EXTRACTED TEXT ::
— start —

In principle, signing on to the EU’s green agenda should be a win-win choice for the Western Balkans. Beyond converging with Brussels in a strategic policy area, the region could improve its energy security by tapping into indigenous solar, wind, and geothermal energy resources—in addition to existing hydropower capacity. This reorientation could yield benefits in terms of economic growth as green foreign direct investment (FDI) flows into the region, transforming sectors such as energy, manufacturing, and transportation. The Western Balkans can draw on nearby examples, such as battery making, which is booming in Hungary and Poland with the help of international investors. In an ideal world, the region would become sustainable in its energy consumption, energy independent, and more integrated as a regional marketplace as well as with the EU.
Unfortunately, the reality is much more sombre. By and large, Western Balkan energy systems remain outdated. They depend on legacy thermal power plants (TPPs) that burn lignite coal and are hampered by chronic mismanagement and underinvestment. For most countries in the region, coal accounts for 60–95 percent of electricity generation. Despite all the Western Balkan countries adopting nationally determined contributions to cut greenhouse gas emissions in line with the 2015 Paris Agreement on climate change, most have not set binding time lines for phasing out coal and transitioning to renewable energy sources, such as solar and wind. That is in contrast to neighboring Greece, which aims to make such a shift by 2028, or Romania, which is looking at 2030. Financial support is, by and large, lacking as well. The gap between the amount of funding the Western Balkans gets and the amount the region’s EU neighbors receive from Brussels to enable the green transition is widening.
The EU has developed a comprehensive policy to advance its green agenda in the Western Balkans, notably through the phasing out of coal and the shift to renewable energy. Yet, despite close alignment in regulatory terms, the region suffers from an implementation deficit because of major roadblocks. There have also been some achievements, however, and there are opportunities for greater convergence in terms of infrastructure development and closer cooperation between the region and the union.
EU ENERGY POLICY IN THE WESTERN BALKANS
Throughout the 2010s, one of the EU’s energy objectives in the Western Balkans—and in wider Eastern Europe—was to improve the security of supply. That choice was informed by Russia’s 2009 cutoff of natural gas deliveries via Ukraine and 2014 annexation of Crimea. The EU’s strategy aimed to prevent an outside power from retaining a monopoly over local markets and manipulating them to achieve its political goals.
To this day, the union pursues this approach through various means. One is by improving the interconnectivity between national gas grids and investing in alternative supply routes. That involves the development of new gas pipelines and liquefied natural gas (LNG) capacity to bring in gas from non-Russian sources, either from the Caspian Sea through the Southern Gas Corridor or from global LNG exporters.
The other, arguably more consequential, element of the EU’s energy strategy is to open up the gas and electricity sectors in Eastern Europe in accordance with the union’s acquis—the body of rights and obligations that make up EU law. Brussels’s general vision entails creating a level playing field for domestic and external suppliers and encouraging competition in line with the principles that underlie the EU single market. The union expects national horizontally and vertically integrated energy companies to be split into production, transmission, distribution, and retail units—again with a view to marketizing and liberalizing the sector. Much of the work focuses on electricity, rather than gas, because the region consumes minuscule volumes of gas in comparison with other parts of Europe and is less amenable to unbundling.

— end —

TASK 1 :: Decide whether each statement agrees with the text on EU energy policy in the Western Balkans, and answer yes or no with the deciding words from it: (a) In most Western Balkan countries, coal accounts for 60–95 percent of electricity generation. (b) Greece aims to shift away from coal by 2030. (c) Much of the EU's work on opening up the energy sectors focuses on gas rather than electricity.
TASK 2 :: Pick up the text on EU energy policy in the Western Balkans after its last sentence and continue it.
The records that come next are separate material, apart from this text.

Dataset items

— start —

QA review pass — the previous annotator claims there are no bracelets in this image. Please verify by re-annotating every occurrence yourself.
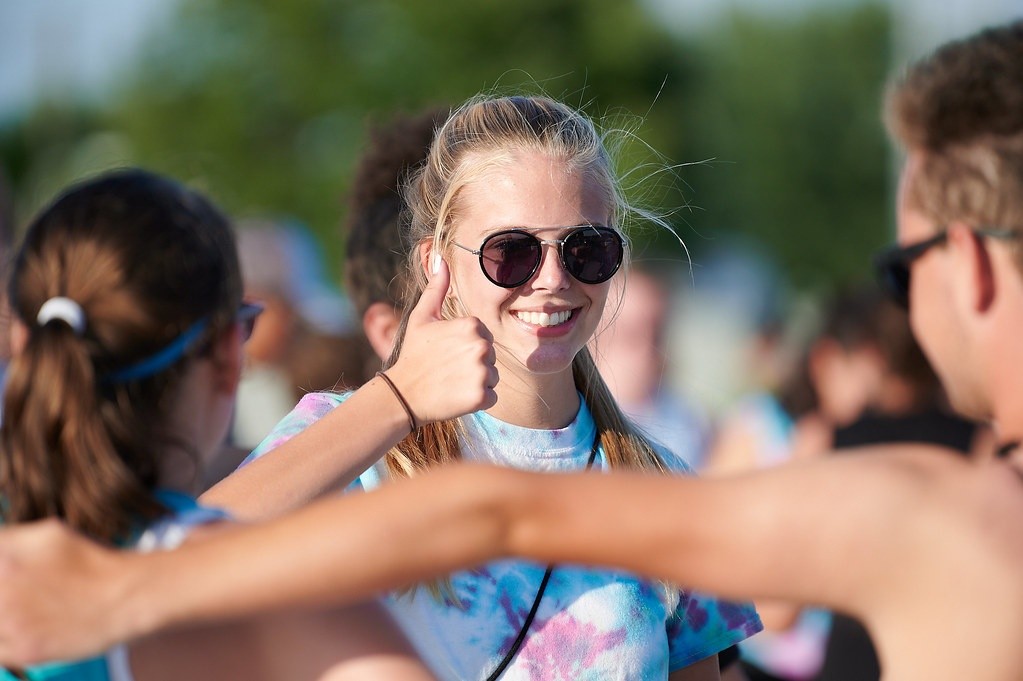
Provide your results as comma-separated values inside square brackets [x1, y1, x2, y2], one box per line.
[375, 371, 416, 433]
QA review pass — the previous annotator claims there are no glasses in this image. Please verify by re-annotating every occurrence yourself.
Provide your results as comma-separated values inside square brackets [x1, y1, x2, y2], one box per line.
[877, 226, 1016, 309]
[447, 225, 627, 288]
[230, 301, 263, 342]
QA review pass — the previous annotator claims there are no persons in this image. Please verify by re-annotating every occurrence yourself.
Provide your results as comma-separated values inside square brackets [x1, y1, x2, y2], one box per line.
[199, 232, 378, 496]
[1, 20, 1023, 681]
[1, 169, 432, 681]
[204, 96, 764, 681]
[594, 246, 978, 681]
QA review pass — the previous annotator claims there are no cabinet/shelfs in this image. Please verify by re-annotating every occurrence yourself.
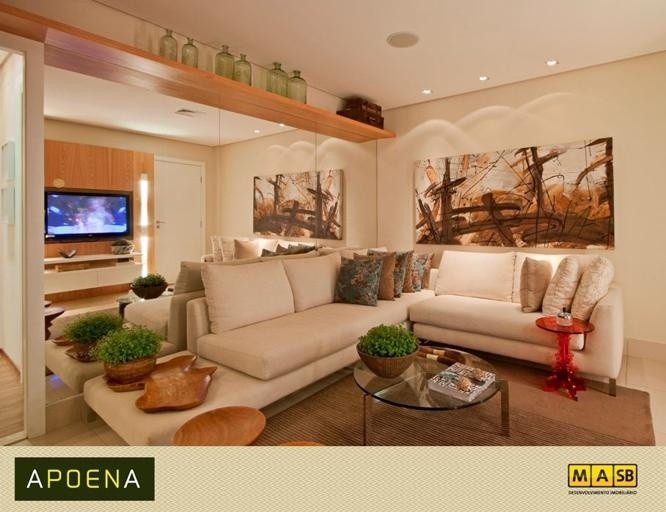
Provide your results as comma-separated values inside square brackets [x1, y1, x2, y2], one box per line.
[42, 252, 143, 297]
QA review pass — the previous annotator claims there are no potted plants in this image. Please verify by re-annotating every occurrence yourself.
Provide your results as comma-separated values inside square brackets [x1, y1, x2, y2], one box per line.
[354, 322, 424, 380]
[128, 271, 168, 300]
[62, 306, 128, 356]
[91, 318, 168, 382]
[108, 238, 135, 255]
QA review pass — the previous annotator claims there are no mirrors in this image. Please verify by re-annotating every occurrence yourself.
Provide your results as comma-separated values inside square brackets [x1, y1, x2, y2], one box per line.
[39, 62, 380, 412]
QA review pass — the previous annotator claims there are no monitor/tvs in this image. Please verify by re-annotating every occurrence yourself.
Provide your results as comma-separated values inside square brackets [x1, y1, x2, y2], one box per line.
[44, 187, 133, 244]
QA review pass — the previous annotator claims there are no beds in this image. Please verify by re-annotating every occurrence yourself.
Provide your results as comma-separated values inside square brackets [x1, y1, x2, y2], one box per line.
[352, 345, 512, 447]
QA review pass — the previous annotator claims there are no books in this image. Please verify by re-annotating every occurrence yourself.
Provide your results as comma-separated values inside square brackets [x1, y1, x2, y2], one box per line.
[427, 360, 497, 402]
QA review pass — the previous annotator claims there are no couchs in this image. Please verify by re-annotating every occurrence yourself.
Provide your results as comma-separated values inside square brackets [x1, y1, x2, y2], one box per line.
[404, 246, 627, 403]
[44, 233, 335, 396]
[80, 244, 440, 447]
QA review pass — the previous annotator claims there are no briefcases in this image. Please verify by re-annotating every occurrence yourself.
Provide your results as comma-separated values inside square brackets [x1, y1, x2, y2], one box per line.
[336, 98, 384, 128]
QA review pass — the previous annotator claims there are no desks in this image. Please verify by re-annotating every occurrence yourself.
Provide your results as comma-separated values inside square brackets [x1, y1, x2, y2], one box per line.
[43, 300, 65, 340]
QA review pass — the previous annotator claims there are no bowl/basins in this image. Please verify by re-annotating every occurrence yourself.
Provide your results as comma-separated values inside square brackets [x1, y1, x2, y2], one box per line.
[59, 248, 77, 259]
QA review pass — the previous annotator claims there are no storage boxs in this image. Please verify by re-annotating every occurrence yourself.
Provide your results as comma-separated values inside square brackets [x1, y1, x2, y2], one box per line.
[334, 97, 383, 129]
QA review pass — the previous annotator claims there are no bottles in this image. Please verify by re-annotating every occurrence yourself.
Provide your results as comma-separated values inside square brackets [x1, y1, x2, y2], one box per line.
[265, 61, 288, 96]
[286, 69, 308, 105]
[159, 29, 177, 61]
[233, 52, 251, 86]
[214, 45, 234, 79]
[181, 36, 198, 69]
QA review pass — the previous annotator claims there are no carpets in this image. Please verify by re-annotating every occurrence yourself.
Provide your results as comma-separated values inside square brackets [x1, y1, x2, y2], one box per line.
[243, 346, 656, 446]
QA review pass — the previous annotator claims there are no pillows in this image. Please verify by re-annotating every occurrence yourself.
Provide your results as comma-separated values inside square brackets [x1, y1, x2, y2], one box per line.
[518, 257, 554, 316]
[333, 247, 435, 308]
[540, 255, 582, 319]
[208, 235, 329, 266]
[570, 255, 616, 322]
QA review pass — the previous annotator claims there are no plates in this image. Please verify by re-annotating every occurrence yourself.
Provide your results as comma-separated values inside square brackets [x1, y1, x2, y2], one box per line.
[173, 405, 267, 446]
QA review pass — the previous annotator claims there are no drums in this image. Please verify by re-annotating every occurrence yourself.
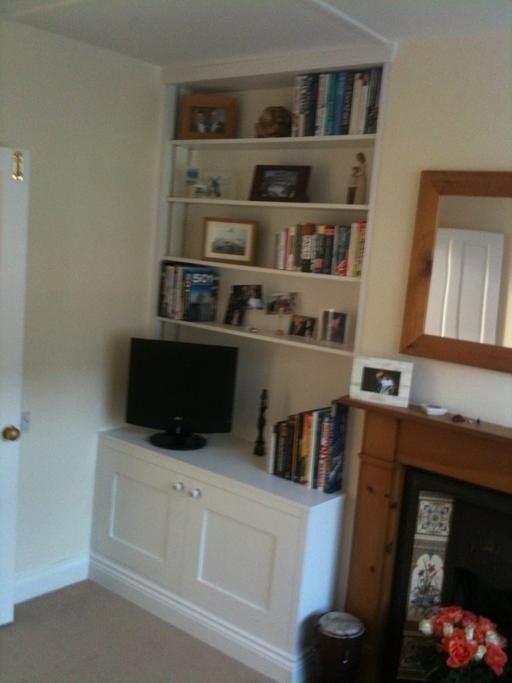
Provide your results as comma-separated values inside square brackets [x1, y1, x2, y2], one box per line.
[314, 608, 370, 683]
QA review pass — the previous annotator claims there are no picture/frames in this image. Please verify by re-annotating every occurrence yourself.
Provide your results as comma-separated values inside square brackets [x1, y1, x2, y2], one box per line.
[201, 216, 257, 264]
[249, 164, 310, 202]
[349, 352, 412, 407]
[178, 93, 235, 139]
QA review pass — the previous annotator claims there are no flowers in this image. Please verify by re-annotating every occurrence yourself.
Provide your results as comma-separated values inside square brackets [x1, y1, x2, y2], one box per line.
[423, 609, 508, 676]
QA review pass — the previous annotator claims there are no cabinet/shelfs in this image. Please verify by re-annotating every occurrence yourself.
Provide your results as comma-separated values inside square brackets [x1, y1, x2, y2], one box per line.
[149, 60, 385, 356]
[89, 424, 347, 683]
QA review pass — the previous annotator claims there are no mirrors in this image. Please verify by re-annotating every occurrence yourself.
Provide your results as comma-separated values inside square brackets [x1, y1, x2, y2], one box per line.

— end —

REPLY 1 ::
(a) Yes: "For most countries in the region, coal accounts for 60–95 percent of electricity generation."
(b) No: "neighboring Greece, which aims to make such a shift by 2028"
(c) No: "Much of the work focuses on electricity, rather than gas"

REPLY 2 ::
The focus on transplanting EU rules into candidate and potential candidate countries is at the root of the Energy Community, a Vienna-based organization that includes the Western Balkan countries, along with Georgia, Moldova, and Ukraine as contracting parties; the EU, represented by the European Commission; and Armenia, Norway, and Turkey as observers. Since the mid-2000s, the organization’s task has been to create a seamless market between the EU and its neighbors, underpinned by a set of common rules and institutions, including a ministerial council and a secretariat. As the organization is based on an international treaty, the commitments undertaken by the parties should, in principle, be legally binding. The ministerial council also provides a mechanism through which EU regulations and directives are adopted by the organization’s non-EU members. That setup is in contrast to other, open-ended forums, such as the Berlin Process, which brings together the Western Balkan six and the EU and deals in part with energy and climate issues.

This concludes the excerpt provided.